Yahdun-Lim started his reign by subduing seven of his rebelling tribal leaders, and rebuilding the walls of Mari and Terqa in addition to building a new fort which he named Dur-Yahdun-Lim.

Yahdun-Lim's kingdom was threatened by incursions from various nomad tribes, such as the Canaanites, but he was able to subjugate them and force them to pay tribute. After having established internal peace, he built a temple to the god Shamash.

=== West ===
He then expanded west and claimed to have reached the Mediterranean Sea, however he later had to face a rebellion by the Yaminite nomads who were centered at Tuttul, and the rebels were supported by Yamhad's king Sumu-Epuh, whose interests were threatened by the recently established alliance between Yahdun-Lim and Eshnunna. Yahdun-Lim defeated the Yaminites but an open war with Yamhad was avoided.

Kingdoms in the west:
- Sumu-Epuh of Yamhad (Aleppo) expanding into a great kingdom.
- Amut-pi-el I of Qatna with trade routes via Palmyra.

=== Northeast ===
In the northeast, Yahdun-Lim then became occupied by his rivalry with Shamshi-Adad I of Shubat-Enlil (r. 1808-1775 BCE), the son of the late Ila-kabkabu.

=== East ===
In the east, Yahdun-Lim had entered an alliance with Eshnunna.

- Naram-Sin of Eshnunna
- Dadusha of Eshnunna

===Assassination===
He received pleas for help from kings threatened by Shamshi-Adad's expansionist plans. But before Yahdun-Lim could move against Shamshi-Adad, he was assassinated c. 1798 BC by his possible son Sumu-Yamam, who himself got assassinated two years after ascending the throne.
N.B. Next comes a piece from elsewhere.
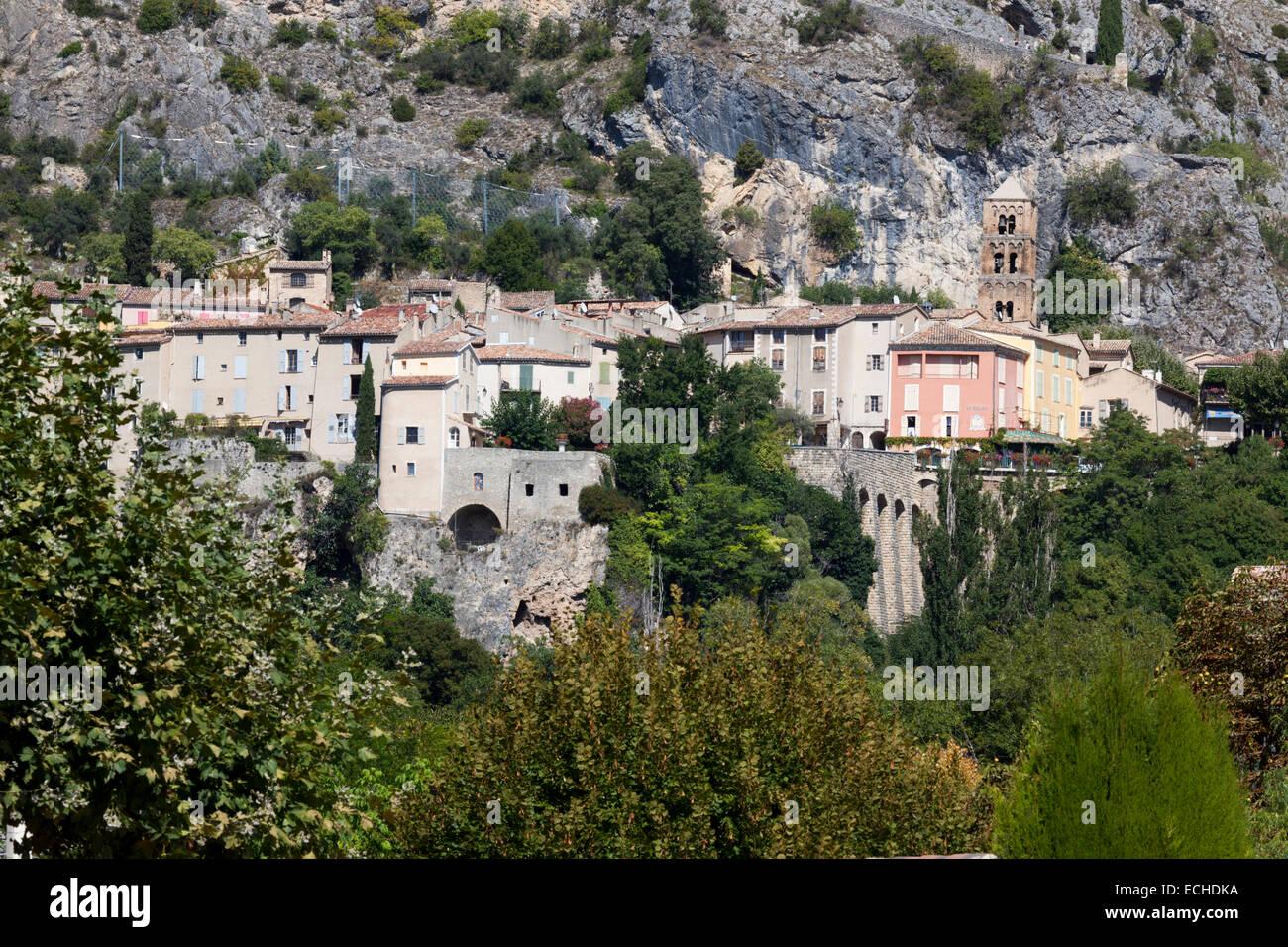A view of Moustiers Sainte Marie, a picturesque Provençal village (Haute Provence Alps - France). Vue de Moustiers - Stock Image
According to William J. Hamblin, Yahdun-Lim was killed in a battle with Shamshi-Adad c. 1796 BC. Shamshi-Adad then assigned his son Yasmah-Adad to the lordship of Mari.

In the chaos that followed, Shamshi-Adad advanced and annexed Mari. The war ended in a defeat for Mari.

Zimri-Lim, Yakhdunlim's son and heir, was forced to flee to Aleppo, where he would remain as an exile until Shamshi-Adad's death.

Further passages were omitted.